これらすべての行動って、つきつめればマヤのためなんですよね。マヤと結ばれるためには、鷹宮との縁を上手にほどく必要があるわけで。
その結果、考えに考え尽くした結果が、この荒療治だったと。

きれいに別れなければ、とばっちりはマヤに行きます。別れることが重要というより、別れ方が問題なのだと。
だから、一晩考え抜いた結果が、あの行動なのですね。

鷹宮家に到着してからのマスミンには一切迷いがありませんが、読者としては、その前夜に悩み苦しんだ彼を見ているからこその、感慨があるのではないでしょうか。
速水さんだって、鬼じゃないんです。
紫織さんは自分ばかりが被害者のつもりですが、速水さんだって元婚約者に対する自責の念はあるわけです。錯乱した姿を見れば心は痛んだでしょうし、それでも婚約破棄を推し進めなければならない状況には、どれほどの苦しさがあっただろうと思います。

あの夜、飲んでいたのも。
うれしいお酒じゃないですからね。
床に転がった瓶もグラスも割れたガラスも。みんな速水さんの動揺した心を表していて。

さんざん煩悶した挙句、シャワーを浴び、ネクタイを締めて、朝食の席ではすっかり、「大都芸能速水真澄」の顔になる。この一連の流れが凄いと思いました。仮面をかぶる。いつだって、彼はこうしてきたのだろうな、と想像できました。
まあ、今回のも大きな試練ではありましたが。
これまでだって、大変なことはいろいろあったはずで。
そのたびにこうして、独りになってよく考えて。翌朝には素知らぬ顔で、当たり前のように出社したのだろうと。そうしてかぶった冷酷な仮面。それでも、本当は温かい人なのです。でなければ、悩んだりしないから。悩むって、戦略に悩んだんじゃないからね。良心の呵責があったからこその、あの酒量だったと思います。

>ぼくは もうあなたの“命令”はきかない・・・!
>お義父さん・・・!

ついに。心の中で英介に決別宣言ですよ。
この親離れには、かなりの痛みを伴うだろうなあと以前から思っていたのですが。あっさり実現しちゃったのはやはり、マヤと思いが通じ合ったからなのでしょう。
マヤがいれば、もうなにも恐くないってことなのかな。

紫のバラで埋め尽くされた、異常な状態の紫織さん部屋については、私は医者の指導がおかしいと思いました(^^;

正常な人間だって、あんな部屋に一日中閉じこもっていたら、気持ちがおかしくなるでしょう。安静にするったって、重病人でも大けがでもないんだから、軽い運動(散歩程度)は必要だと思うんですが。

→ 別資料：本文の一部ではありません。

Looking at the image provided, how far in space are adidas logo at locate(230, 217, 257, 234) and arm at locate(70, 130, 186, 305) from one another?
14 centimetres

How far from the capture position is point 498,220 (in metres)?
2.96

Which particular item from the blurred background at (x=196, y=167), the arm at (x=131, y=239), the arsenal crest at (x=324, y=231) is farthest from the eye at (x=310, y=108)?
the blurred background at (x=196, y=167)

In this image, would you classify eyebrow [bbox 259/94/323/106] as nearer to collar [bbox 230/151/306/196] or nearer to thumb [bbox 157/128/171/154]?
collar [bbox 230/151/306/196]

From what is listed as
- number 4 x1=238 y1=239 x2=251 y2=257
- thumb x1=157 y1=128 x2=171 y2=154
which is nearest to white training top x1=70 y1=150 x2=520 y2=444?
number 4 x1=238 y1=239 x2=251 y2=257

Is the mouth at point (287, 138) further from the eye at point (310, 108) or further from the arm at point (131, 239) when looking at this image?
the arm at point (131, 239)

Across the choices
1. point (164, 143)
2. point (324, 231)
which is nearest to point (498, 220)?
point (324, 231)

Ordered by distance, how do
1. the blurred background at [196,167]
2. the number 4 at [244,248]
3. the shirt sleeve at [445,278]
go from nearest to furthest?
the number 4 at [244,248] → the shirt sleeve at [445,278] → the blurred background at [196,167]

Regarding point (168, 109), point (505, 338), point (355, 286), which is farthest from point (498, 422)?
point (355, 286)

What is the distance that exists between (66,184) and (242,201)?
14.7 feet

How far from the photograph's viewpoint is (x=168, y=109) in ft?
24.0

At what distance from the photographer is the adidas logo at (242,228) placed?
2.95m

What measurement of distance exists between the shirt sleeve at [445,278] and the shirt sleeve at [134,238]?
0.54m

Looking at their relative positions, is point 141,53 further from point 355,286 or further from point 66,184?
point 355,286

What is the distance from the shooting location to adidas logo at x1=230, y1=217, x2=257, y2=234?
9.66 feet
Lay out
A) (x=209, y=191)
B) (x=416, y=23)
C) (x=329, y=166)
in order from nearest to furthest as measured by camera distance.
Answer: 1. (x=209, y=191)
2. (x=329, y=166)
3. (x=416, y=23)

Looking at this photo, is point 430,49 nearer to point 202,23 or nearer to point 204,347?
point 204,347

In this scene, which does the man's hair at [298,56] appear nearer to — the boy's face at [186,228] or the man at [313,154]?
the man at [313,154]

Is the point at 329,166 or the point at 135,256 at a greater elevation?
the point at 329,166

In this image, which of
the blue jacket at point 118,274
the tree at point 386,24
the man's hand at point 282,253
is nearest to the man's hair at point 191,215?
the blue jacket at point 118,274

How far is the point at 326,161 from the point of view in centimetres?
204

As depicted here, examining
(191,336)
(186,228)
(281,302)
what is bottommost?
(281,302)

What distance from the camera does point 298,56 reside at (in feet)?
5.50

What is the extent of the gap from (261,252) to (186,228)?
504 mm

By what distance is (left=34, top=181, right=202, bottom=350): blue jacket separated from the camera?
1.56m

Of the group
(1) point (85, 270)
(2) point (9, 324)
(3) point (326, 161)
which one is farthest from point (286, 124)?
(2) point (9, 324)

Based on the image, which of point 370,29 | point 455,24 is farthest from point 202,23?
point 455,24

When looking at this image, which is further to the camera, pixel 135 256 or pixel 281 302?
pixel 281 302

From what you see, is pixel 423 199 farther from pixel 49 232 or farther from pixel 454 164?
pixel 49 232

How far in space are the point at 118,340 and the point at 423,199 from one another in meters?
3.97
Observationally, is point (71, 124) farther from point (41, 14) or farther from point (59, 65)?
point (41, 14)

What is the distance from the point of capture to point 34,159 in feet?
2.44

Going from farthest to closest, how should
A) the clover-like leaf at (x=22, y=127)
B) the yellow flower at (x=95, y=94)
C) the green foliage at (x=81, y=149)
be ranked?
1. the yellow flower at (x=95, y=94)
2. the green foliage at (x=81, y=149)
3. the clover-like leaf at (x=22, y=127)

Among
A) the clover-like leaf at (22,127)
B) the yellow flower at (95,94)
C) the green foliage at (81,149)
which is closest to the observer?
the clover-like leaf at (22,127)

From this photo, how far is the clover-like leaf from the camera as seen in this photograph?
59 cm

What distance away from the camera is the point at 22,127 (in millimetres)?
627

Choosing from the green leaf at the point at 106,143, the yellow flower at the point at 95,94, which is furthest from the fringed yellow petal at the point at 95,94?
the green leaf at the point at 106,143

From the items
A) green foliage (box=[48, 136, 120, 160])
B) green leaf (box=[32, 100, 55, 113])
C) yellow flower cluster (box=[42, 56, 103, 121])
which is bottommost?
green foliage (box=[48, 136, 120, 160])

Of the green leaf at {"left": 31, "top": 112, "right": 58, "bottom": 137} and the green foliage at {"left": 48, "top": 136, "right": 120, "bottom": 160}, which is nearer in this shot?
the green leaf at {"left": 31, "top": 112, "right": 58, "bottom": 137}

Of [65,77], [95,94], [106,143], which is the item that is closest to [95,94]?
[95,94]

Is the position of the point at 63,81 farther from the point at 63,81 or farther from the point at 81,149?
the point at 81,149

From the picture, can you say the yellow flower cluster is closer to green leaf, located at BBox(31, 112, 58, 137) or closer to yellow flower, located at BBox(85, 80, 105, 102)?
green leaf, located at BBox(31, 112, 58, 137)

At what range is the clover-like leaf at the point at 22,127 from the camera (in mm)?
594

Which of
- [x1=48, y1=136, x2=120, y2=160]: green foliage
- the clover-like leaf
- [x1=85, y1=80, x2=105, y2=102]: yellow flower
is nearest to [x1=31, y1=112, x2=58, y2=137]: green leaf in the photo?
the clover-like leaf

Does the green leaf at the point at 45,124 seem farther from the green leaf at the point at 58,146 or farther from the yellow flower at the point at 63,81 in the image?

そんな異常な部屋で、相変わらず「わたくしは紫のバラの花が大嫌い・・・」とは言うものの、「真澄さまはわたくしが嫌い・・・」と、自分の事に関しては「だい」嫌いとは言わない紫織さん。
解釈が相変わらず自己中心的だな~と思ってしまった。
あれだけのことをしでかして、すべてがバレて、自殺未遂で大勢の人に心配と迷惑をかけて、そのあげく「大嫌い」とまでは思われてないわ、「嫌い」なのかもしれないけれど・・・と思えるその、幸せな思考回路。
自己愛ですなあ。

なんかね、たぶん彼女の中では、やっぱり甘える気持ちがあるし、本気で「大嫌いとまでは思われてない」と思いこんでいるんでしょう。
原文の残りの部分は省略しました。